What to work on -
Nothing in the data should be left out, so repeat it all exactly.

Stored entries
━━━━━━

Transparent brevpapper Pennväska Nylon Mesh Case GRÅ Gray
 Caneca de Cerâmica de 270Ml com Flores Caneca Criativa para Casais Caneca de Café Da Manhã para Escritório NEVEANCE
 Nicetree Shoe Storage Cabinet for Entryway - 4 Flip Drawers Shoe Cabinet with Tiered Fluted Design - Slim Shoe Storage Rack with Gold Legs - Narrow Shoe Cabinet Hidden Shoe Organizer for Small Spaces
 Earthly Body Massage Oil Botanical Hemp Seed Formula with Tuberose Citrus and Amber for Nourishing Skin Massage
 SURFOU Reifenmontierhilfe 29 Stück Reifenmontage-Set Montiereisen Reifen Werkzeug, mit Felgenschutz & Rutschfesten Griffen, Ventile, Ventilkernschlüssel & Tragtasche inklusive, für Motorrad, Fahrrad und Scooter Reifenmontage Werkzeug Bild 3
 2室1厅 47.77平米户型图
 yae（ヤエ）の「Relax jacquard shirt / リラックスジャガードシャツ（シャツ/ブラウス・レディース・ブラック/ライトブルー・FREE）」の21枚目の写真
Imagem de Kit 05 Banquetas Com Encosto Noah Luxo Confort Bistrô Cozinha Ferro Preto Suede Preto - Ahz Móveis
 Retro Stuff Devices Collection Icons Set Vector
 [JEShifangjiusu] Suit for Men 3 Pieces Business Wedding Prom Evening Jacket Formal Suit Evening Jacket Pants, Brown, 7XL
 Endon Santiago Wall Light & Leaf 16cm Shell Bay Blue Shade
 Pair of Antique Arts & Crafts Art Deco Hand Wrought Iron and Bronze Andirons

━━━━━━

Answer to this problem -
Transparent brevpapper Pennväska Nylon Mesh Case GRÅ Gray
 Caneca de Cerâmica de 270Ml com Flores Caneca Criativa para Casais Caneca de Café Da Manhã para Escritório NEVEANCE
 Nicetree Shoe Storage Cabinet for Entryway - 4 Flip Drawers Shoe Cabinet with Tiered Fluted Design - Slim Shoe Storage Rack with Gold Legs - Narrow Shoe Cabinet Hidden Shoe Organizer for Small Spaces
 Earthly Body Massage Oil Botanical Hemp Seed Formula with Tuberose Citrus and Amber for Nourishing Skin Massage
 SURFOU Reifenmontierhilfe 29 Stück Reifenmontage-Set Montiereisen Reifen Werkzeug, mit Felgenschutz & Rutschfesten Griffen, Ventile, Ventilkernschlüssel & Tragtasche inklusive, für Motorrad, Fahrrad und Scooter Reifenmontage Werkzeug Bild 3
 2室1厅 47.77平米户型图
 yae（ヤエ）の「Relax jacquard shirt / リラックスジャガードシャツ（シャツ/ブラウス・レディース・ブラック/ライトブルー・FREE）」の21枚目の写真
Imagem de Kit 05 Banquetas Com Encosto Noah Luxo Confort Bistrô Cozinha Ferro Preto Suede Preto - Ahz Móveis
 Retro Stuff Devices Collection Icons Set Vector
 [JEShifangjiusu] Suit for Men 3 Pieces Business Wedding Prom Evening Jacket Formal Suit Evening Jacket Pants, Brown, 7XL
 Endon Santiago Wall Light & Leaf 16cm Shell Bay Blue Shade
 Pair of Antique Arts & Crafts Art Deco Hand Wrought Iron and Bronze Andirons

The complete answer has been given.